That's what makes this kind of work worthwhile and inspires me. But it also leads to a paradox that I experience every single day: that the desire to shape the future is not perfectly compatible with the knowledge that musical experience -- and its power to excite and transform us -- is fleeting, here and now, in this very moment. And that we'd be extremely fortunate indeed to create new sounds and instruments and technologies that approach the compact, powerful perfection of playing, listening to or imagining Bach emanating from a solo cello.

So what do you think? Can music made by technological processes ever match the beauty and impact of a skilled performance on a traditional instrument? Will an iPhone or its descendents allow us to enhance our musical imaginations while merging with our bodies, becoming -- literally -- second nature as we create and communicate our deepest thoughts and feelings through sound?"




As an old fogey, I have to think what has happened to music accompanied by technological advances is the dimunition of music as a valuable entity. As the author states music is all around us at this time and we continue to make music more accessible more of the time without regard for making it more than just passing background noise that is to be "defriended" as the memory stick requires more file space. A lost manuscript from Bach is news, the deletion of a file by an unknown is no big deal. As music becomes a commodity we have less value in its special }presence and it moves more and more toward being wallpaper just as pop up ads become annoying little items to filter from sight.

• Directive A: In the piece on music and technology, why does the closing comment say music is drifting toward being wallpaper?
• Directive B: From the piece on music and technology, copy word for word everything from "That's what makes" down to "a solo cello.".

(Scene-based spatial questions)
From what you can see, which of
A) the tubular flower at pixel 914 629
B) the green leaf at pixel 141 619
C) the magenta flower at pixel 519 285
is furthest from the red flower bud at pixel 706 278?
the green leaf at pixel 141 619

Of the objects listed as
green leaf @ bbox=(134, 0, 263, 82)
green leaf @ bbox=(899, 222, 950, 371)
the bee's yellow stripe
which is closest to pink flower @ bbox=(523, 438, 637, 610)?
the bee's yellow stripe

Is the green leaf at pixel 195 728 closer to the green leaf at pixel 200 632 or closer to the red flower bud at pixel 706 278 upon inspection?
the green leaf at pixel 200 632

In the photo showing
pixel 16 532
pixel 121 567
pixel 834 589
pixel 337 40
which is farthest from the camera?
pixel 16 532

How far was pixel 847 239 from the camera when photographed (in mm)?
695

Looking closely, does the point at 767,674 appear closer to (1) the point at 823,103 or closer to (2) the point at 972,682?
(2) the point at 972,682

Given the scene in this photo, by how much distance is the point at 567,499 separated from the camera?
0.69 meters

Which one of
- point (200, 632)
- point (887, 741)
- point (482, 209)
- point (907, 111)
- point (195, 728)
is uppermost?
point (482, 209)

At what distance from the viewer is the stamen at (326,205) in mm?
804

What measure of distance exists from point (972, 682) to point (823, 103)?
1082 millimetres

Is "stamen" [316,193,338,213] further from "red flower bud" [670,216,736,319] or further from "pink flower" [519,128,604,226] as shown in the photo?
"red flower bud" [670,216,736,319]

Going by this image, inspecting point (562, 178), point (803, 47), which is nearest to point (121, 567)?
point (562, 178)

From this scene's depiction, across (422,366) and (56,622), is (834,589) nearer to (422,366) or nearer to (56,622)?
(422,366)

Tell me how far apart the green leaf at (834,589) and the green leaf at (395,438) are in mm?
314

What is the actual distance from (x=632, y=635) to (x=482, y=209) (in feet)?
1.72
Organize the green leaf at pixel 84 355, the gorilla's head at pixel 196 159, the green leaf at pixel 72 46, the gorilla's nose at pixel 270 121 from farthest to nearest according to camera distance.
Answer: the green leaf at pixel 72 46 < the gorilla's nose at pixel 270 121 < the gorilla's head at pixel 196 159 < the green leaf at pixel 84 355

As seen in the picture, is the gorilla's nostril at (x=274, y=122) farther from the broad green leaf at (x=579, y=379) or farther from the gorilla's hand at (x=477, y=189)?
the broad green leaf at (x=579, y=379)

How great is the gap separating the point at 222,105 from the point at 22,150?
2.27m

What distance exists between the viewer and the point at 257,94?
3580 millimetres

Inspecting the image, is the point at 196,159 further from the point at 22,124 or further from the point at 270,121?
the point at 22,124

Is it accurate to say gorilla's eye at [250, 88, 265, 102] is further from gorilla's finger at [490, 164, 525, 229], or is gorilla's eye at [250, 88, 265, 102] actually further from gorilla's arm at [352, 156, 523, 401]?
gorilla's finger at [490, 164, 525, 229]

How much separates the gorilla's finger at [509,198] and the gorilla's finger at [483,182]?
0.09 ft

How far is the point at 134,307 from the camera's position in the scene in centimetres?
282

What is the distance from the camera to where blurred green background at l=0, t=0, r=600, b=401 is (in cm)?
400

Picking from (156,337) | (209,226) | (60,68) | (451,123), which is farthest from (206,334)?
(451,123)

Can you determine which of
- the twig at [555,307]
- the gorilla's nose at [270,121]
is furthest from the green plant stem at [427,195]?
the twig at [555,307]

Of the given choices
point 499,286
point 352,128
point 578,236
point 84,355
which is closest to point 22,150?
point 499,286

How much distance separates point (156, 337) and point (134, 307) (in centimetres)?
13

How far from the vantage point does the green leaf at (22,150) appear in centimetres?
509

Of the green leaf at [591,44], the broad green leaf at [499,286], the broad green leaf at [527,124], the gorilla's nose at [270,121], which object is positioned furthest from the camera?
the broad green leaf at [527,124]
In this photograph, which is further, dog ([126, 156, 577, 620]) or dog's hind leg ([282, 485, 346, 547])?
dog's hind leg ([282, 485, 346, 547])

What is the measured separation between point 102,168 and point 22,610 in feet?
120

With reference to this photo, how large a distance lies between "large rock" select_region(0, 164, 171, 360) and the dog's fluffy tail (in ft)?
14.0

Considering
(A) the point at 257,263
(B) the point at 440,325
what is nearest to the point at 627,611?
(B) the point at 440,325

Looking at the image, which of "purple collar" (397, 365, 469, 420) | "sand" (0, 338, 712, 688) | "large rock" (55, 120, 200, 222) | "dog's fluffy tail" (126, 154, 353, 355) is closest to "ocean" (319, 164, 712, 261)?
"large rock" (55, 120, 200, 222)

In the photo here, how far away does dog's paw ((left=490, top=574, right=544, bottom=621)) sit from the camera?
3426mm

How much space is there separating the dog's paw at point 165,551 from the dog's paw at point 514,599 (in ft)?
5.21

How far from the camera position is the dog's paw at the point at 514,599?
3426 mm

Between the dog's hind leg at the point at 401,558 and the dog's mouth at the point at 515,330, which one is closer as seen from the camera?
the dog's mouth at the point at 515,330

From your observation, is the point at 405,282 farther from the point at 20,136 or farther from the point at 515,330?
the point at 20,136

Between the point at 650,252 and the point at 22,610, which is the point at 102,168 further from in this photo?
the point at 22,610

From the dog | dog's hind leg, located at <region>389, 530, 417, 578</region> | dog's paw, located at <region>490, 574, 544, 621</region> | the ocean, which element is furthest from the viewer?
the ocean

• Problem solution A: As music becomes a commodity, people place less value on its special presence. Music is all around and keeps getting more accessible, so it is treated as passing background noise that gets deleted when the memory stick needs more file space.

• Problem solution B:
That's what makes this kind of work worthwhile and inspires me. But it also leads to a paradox that I experience every single day: that the desire to shape the future is not perfectly compatible with the knowledge that musical experience -- and its power to excite and transform us -- is fleeting, here and now, in this very moment. And that we'd be extremely fortunate indeed to create new sounds and instruments and technologies that approach the compact, powerful perfection of playing, listening to or imagining Bach emanating from a solo cello.